Back in the good old days of internet talent sourcing, you could find all kinds of amazing attendee lists and org charts data armed only with Boolean and a search engine. I hear people ask why this can’t be done any longer, but the answer should be obvious. The system admins that did not practice proper security protocols or keep up with security leaks are now working in a different industry, maybe in a fast food joint where their incompetence will only cost the company a free meal.
Technology cuts both ways, what they use to conceal we can uncover with new school methods and determination.
Docker and concept of “containers” is a fairly new, open-source method to manage applications in virtual environments. If you are recruiting in this space you know this is a fairly new skill, with many smart people learning this new technology outside their workplace. Since 2014 they have held an annual Dockercon event in the United States and subsequent events in Europe as well. The latest event was held in Seattle last June had more than 5000 attendees.
The attendees of Dockercon are serious technology people working for global enterprise companies. They are not going to accidently leave this data on the website. They have a conference app built by a third party company that lets attendees pre-register and communicate before, during and after the event. Now that I have identified the app, I need to somehow get in. If you imagined some super-secret trick out of Mr. Robot you would be wrong. I installed the app.

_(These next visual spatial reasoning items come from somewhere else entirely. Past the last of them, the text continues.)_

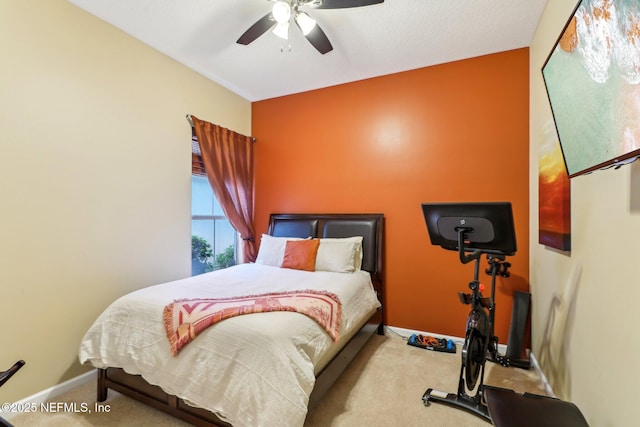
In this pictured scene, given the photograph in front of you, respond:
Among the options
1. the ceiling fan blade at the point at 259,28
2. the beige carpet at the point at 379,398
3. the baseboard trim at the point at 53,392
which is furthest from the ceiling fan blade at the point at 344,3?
A: the baseboard trim at the point at 53,392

Once installed, I was given the option to connect my LinkedIn and Twitter profiles to help pre-populate my profile. Once I created my account, I found the web version of the app. The third party uses HTML5 to render the content, meaning you can’t right-click on anything (which is typically harder to scrape than other technologies). I could just use the search function and look up attendees one-by-one, but this not why you are still reading. You want all the data you greedy people, don’t you? Me too.
I created these visualizations using the data that I extracted using Google’s new Data Studio tool. For free you can build and share and a handful of reports and share them the same way you can Google Drive Sheets and Docs. This tool was primarily built for analytics data, but it works well as a live dashboard of Google Sheet data.
The first page includes some analysis I pulled together from the complete attendee data scrape. I did have to remove 400+ duplicate and partial profiles for better quality data. Here are the cliff notes, but you really want to check page one of my Dockercon dashboard.
67% provided phone numbers
1% connected the app to their LinkedIn or Twitter account
Engineer appears in four of the top five job titles
Article Continues Below
Page two of my dashboard demonstrates some of the filtering methods available with this platform. You can click the header to change the sort by method and view additional pages with pagination arrows on the bottom right.
Back to the scraping autopsy. I used two Chrome tools to grab the data, both are made by Postman. The first is an app simply called Postman. Apps, unlike extensions, are usually links to websites, but this one offers functionality not available from the website and IS Required. Postman Interceptor is their Chrome extension that captures your browser data and allows you to interact with it in the Postman app. Especially important here as this passes all browser cookies and header data as you interact with websites.
Set the extension to “Request Capture” then open the Postman App to see the skeleton of the websites you visit. The GET and POST API links on the left will change with time. If you have open tabs, you will notice how sites like Gmail, Twitter, and Facebook are constantly receiving updates in the background.
To sort through the noise, use the search box in the upper right to look for our target domain. Look at the GET links ignoring anything that mentions “metrics” or “admin.” Test a link by clicking “send” and scroll down to view the body, cookies, and header received. You are looking at the real Henry Gray’s Anatomy version of the web.
Look at the “pretty” version of the JSON results and you will see how the data is structured. The easiest method I’ve found to get this data is to copy the resulting JSON by clicking the double square icon on the right side. I paste that into a plain text file (copy and paste may be slow if you have large amounts of data, so don’t assume your computer is frozen). Now you need to convert this JSON data into something useful for humans. I have had luck with this free web tool, but many others do exist. Select export as XLS and open the file in Excel.
Take note of the patterns as you click through websites. This helped me convert the ID numbers into a direct link to each person’s profile that could not be found previously. I was happy to see the 513 people that worked for exhibitors at the event and the 3387 phone numbers listed.
Data munging or wrangling is not for everyone in sourcing, but when I send a hot list like this to my team they know they are working from data no one else has access to.